| Source document |
━━━━━━━━━━━━━━━━
Norwegian Forest Cat

Norwegian Forest Cat

Meet the Norwegian Forest Cat, once the companion of Vikings!

About the Norwegian Forest Cat

If you haven't heard of the cats of the Norwegian forest before, it's probably due to the fact that, although they first made their North American debut in Leif Erickson's day, they didn't "officially" arrive in the USA until 1979. It's believed that this distinctive cat is actually one of the ancestors or the famous Maine Coon Cat. There is definitely a strong resemblance between the two breeds, but Norwegians are a bit smaller.

Appearance

As the name implies, this breed actually lived in the forests and villages of Norway, where it perfectly adapted itself to the chilly environment. Its body is very sturdy with good muscle tone. Overall, the cat presents a well-balanced look. The head should look like a perfect triangle when viewed from the front, and the eyes are almond-shaped and raised slightly higher at the outer rims. Eye colors in purebred Wedgies range from gold through emerald green, although some cats with interbreeding behind them may display other colors.
━━━━━━━━━━━━━━━━
| Extracted material |
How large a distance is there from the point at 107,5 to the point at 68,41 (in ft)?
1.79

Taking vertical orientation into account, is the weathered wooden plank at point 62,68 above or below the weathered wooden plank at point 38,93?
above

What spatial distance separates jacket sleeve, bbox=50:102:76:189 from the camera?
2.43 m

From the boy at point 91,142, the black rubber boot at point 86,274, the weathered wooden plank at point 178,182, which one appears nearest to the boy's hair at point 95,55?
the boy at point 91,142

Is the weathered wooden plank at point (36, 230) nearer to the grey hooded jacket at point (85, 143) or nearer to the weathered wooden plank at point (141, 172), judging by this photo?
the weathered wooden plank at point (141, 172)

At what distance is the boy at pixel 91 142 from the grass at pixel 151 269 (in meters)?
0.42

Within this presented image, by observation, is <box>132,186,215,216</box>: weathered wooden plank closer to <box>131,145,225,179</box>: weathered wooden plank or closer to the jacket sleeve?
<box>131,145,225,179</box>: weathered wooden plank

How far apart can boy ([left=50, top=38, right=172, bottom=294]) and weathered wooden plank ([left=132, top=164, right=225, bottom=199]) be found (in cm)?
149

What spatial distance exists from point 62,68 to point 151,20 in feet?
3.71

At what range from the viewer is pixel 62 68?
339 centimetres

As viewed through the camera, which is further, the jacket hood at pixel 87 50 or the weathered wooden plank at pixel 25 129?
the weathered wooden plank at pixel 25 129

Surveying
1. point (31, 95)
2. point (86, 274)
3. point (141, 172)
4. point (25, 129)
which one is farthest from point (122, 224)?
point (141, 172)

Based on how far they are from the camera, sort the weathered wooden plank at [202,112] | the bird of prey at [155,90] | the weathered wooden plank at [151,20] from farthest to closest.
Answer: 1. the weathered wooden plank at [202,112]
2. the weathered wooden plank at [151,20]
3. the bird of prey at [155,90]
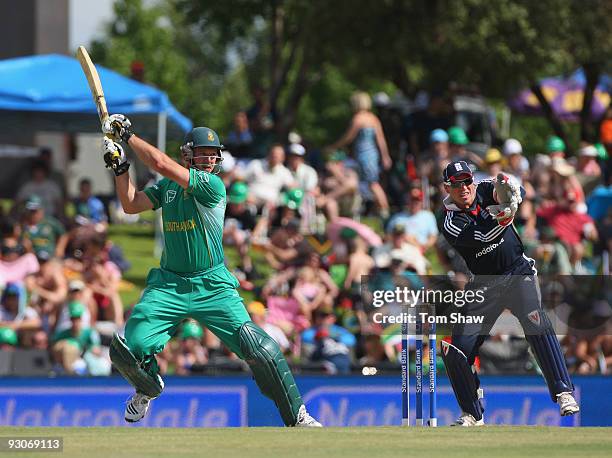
━━━━━━━━━━━━━━━━
| Your tasks |
A. Do the following statements agree with the Norwegian Forest Cat profile? For each of (i), (ii), and (iii), answer yes or no and quote the words of the profile that decide it: (i) Norwegian Forest Cats are a bit larger than Maine Coon Cats. (ii) The breed officially arrived in the USA in 1979. (iii) The breed's eyes are round.
B. How would you sum up the Norwegian Forest Cat profile in two sentences?
C. Reproduce word for word the part of the Norwegian Forest Cat profile starting with "If you haven't" and going on through "a bit smaller.".

| Responses by task |
A.
(i) No: "but Norwegians are a bit smaller."
(ii) Yes: "they didn't "officially" arrive in the USA until 1979."
(iii) No: "the eyes are almond-shaped and raised slightly higher at the outer rims."

B. The Norwegian Forest Cat lived in the forests and villages of Norway, where it adapted to the chilly environment, and it did not officially arrive in the USA until 1979. It strongly resembles the Maine Coon Cat but is a bit smaller, with a sturdy, well-muscled body, a head that looks like a perfect triangle from the front, and almond-shaped eyes that range from gold through emerald green in purebreds.

C.
If you haven't heard of the cats of the Norwegian forest before, it's probably due to the fact that, although they first made their North American debut in Leif Erickson's day, they didn't "officially" arrive in the USA until 1979. It's believed that this distinctive cat is actually one of the ancestors or the famous Maine Coon Cat. There is definitely a strong resemblance between the two breeds, but Norwegians are a bit smaller.